Let me cite a few examples. In health, we found that BME elders experience higher levels of poor health and limiting long-term illness, after allowing for income differences. Although there are variations in the prevalence of certain conditions within BME elder groups, as a whole, they show very high levels of stroke and heart disease, diabetes, renal disease and an earlier onset of disability and prostate cancer compared to the indigenous community.

Too often, the subject of ethnic elders in health and social care is shrouded in the limited terms of culture, language and faith. Although these factors are important to all of us, they are not sufficient, as the findings of the widest research in the area of care and services across Europe show that minority ethnic elders experience a range of health conditions, service and professional barriers, and remain largely invisible in care policy and practice agendas.

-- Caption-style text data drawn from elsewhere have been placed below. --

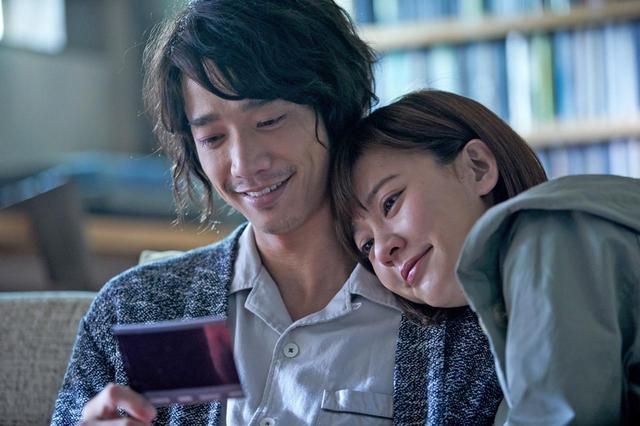 画像2: 台湾で社会現象となりメガヒット!アジア各国で記録を樹立した号泣必至のラブストーリーが、遂に日本公開『悲しみより、もっと悲しい物語』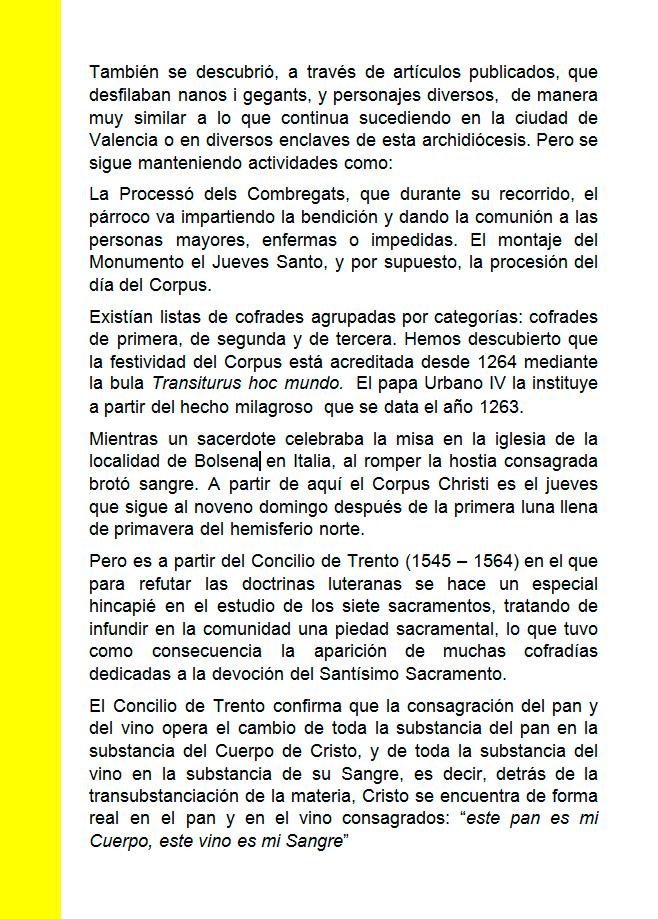 HistoriaSS3
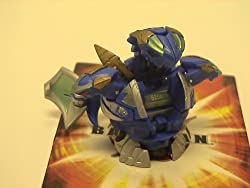 Aces Knight Percival! Bakugan New Vestroia Toys!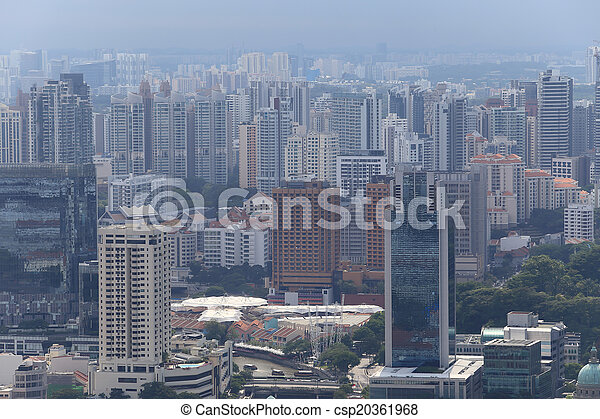 Bird's eye view of Singapore - csp20361968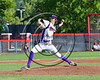 Cortland Crush Will Ginsberg (30) pitching against the Syracuse Salt Cats at Wallace Field on the SUNY Cortland campus in Cortland, New York on Thuesday, June 27, 2017. Syracuse won 4-3.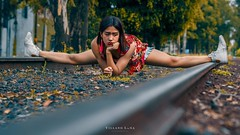 Itzel Murillo♀️ (Villano Luna) Tags: green natural bella mujer gimnasia gimnastic girl lady foto sonyphoto sonypicture sonyalpha sony photography photographer photo picoftheday pic picture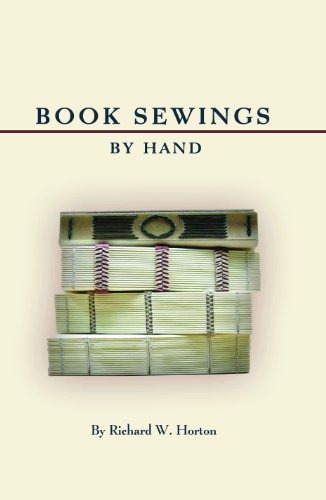 9781598382303: Book Sewings by Hand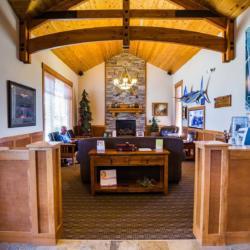 Lobby Of Post Falls Family Dental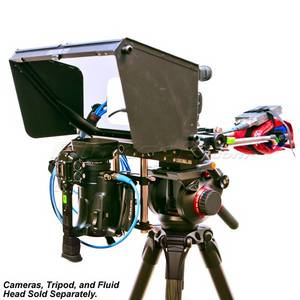 Wholesale camera rig: Genus Hurricane 3D Mirror Rig System Kit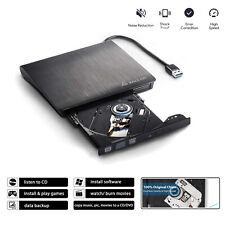 Externes DVD Combo Laufwerk USB 3.0 Portable CD DVD RW Brenner Notebook PC Slim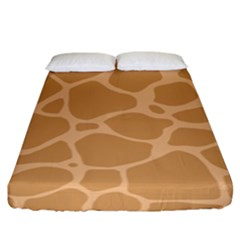 Autumn Animal Print 10 Fitted Sheet (King Size)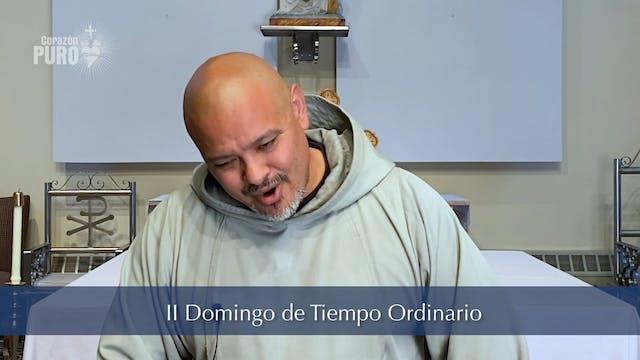 II Domingo de Tiempo Ordinario - Ener...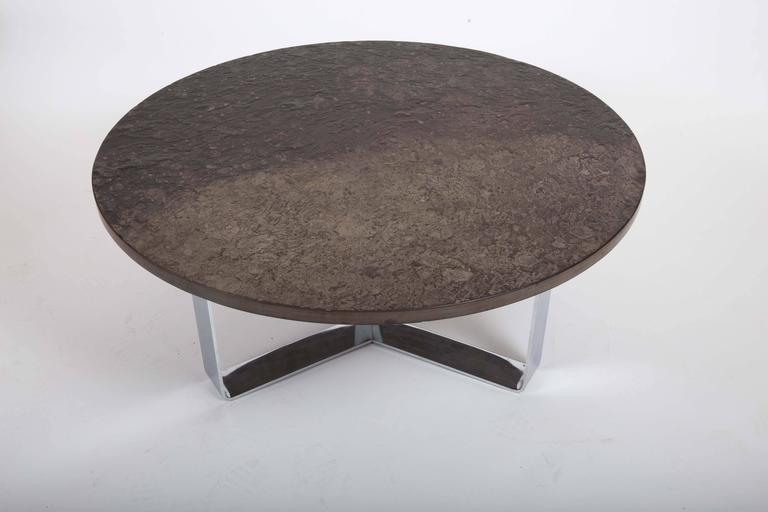 Slate Coffee Table Set on Chrome Base For Sale 2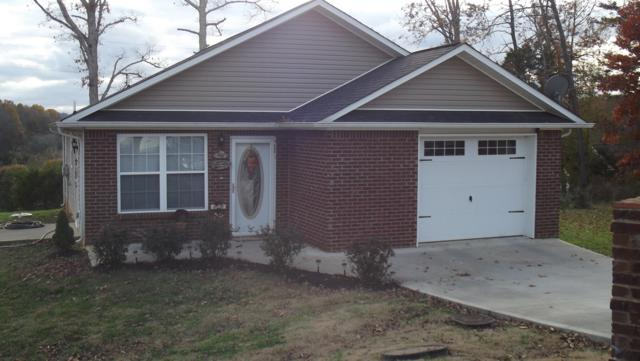 1853 Watauga St, Sevierville, TN 37876 (#1064221) :: Billy Houston Group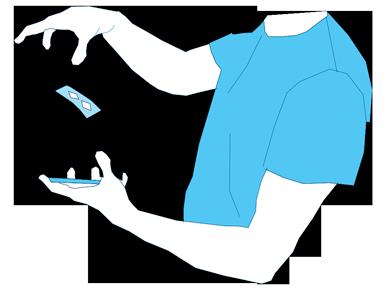 Theo Jones architecture Pocket Dyers logo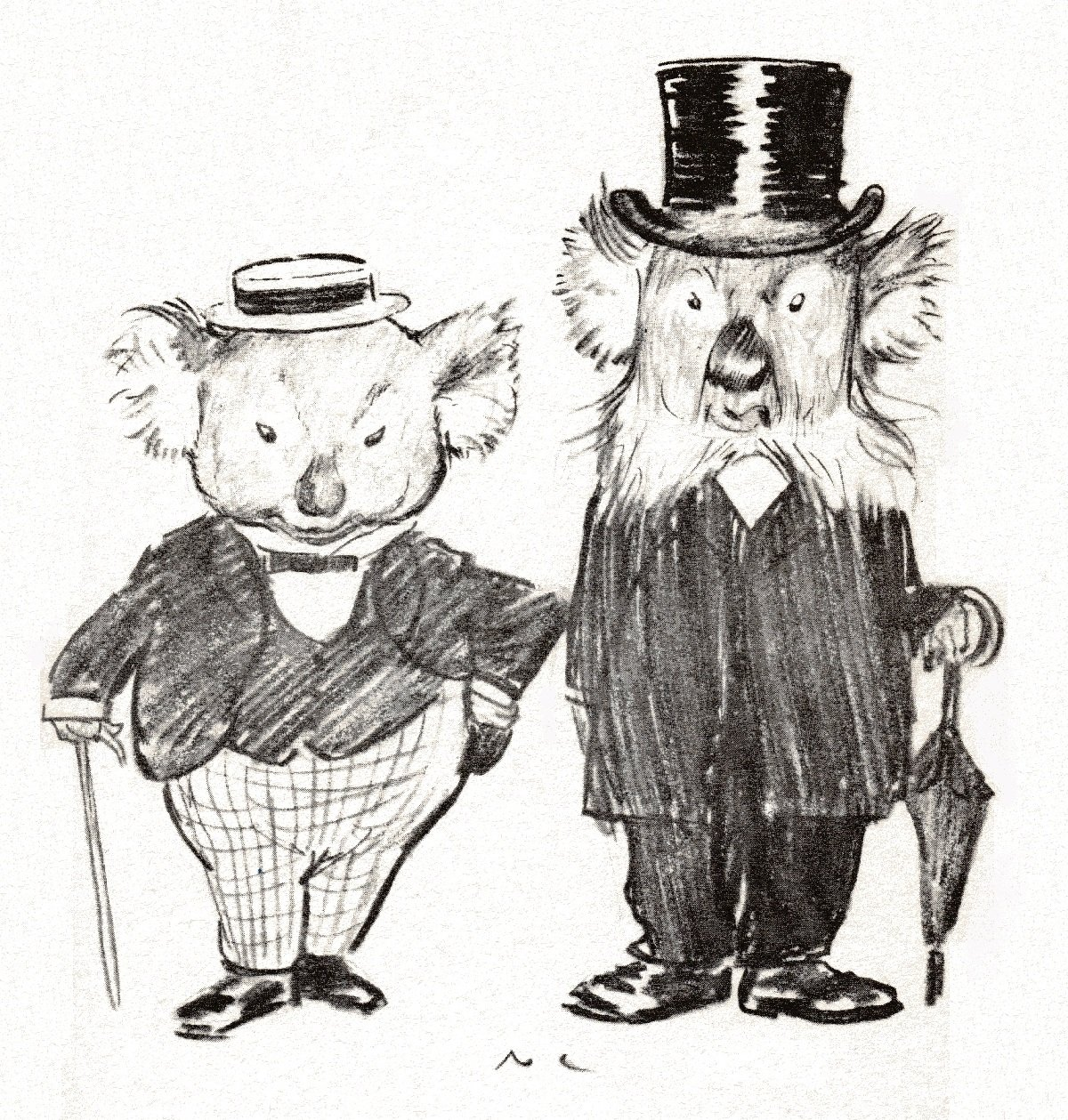 2 anthropomorphic cartoon koala bears dressed in suits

The reason is that health and social care services are underused due to a range of factors, including lack of knowledge, language difficulties, income and inappropriateness of services. However, when they are accessed and used, minority ethnic elders show clarity in their expectations, proving that services must be quality-based and not just culturally appropriate.

This is an important finding, as for far too long, the issue of ageing among minorities has been limited to a focus on cultural and linguistic adjustments. Do BME elders simply put their feet up as they approach old age? Is it true that they are concerned only with care issues? In 1999, we produced a film called “Playing our Part after 50”, launched at BAFTA. This film captures five elders’ work in the community, who inform us otherwise—and they are not exceptions.

Although some BME groups have higher home occupancy than white groups, they tend to occupy poorer stocks of housing. BME groups in social housing and shared accommodation live in the most deprived areas and, in London, Bangladeshis and black Caribbeans, in particular, live in the most deprived wards. BME elders today are less likely to live in multi-generational households, accentuating the pressure on appropriate sheltered and residential care, which is already in short supply.

The institute, which is chaired by the noble Lord, Lord Ouseley, has done considerable work in this area to support elders as well as planners and developers to provide appropriate housing solutions. In the process, debates about separate housing have been presented through successful working multicultural models of housing in the UK and the Netherlands.

Minority and voluntary organisations from various ethnic backgrounds have long supplied various supporting services, such as home care, day care, lunch clubs, social support—and housing, in a few cases. In this sense, they are acting as primary providers of specialist care, rather than complementing mainstream services. What prevents their growth is finance and infrastructure. Collaboration with the mainstream is often problematic.

BME organisations are characterised by their poor and short-term funding, inadequate infrastructure and inability to develop much, due to the size and scale of their operation. We have long argued with funders and policymakers for due recognition to be given to the critical work that they undertake. An impact has been made but often the pace of change is too slow to meet the unmet needs. BME elders and organisations have been pioneers, change agents and major contributors to the care and welfare of elders. We say thank you to them all.

I have been a witness as well as an active participant in seeing how we can grow the focus on the area of ageing and ethnicity. Because of our endeavours where working with BME elders was normal, and then through their focus and investment, the area is richer in knowledge and development.

Let me conclude. The austerity measures have not helped this well run policy-orientated organisation, which has done so much to assist our ageing population. Let us hope that the next decade benefits from much of the work that has been pioneered. I have deliberately identified issues affecting minorities, because that gives me a further opportunity to pay tribute to the most reverend Primate for his contribution to faith and community relations, which has helped to strengthen our diverse, multicultural society.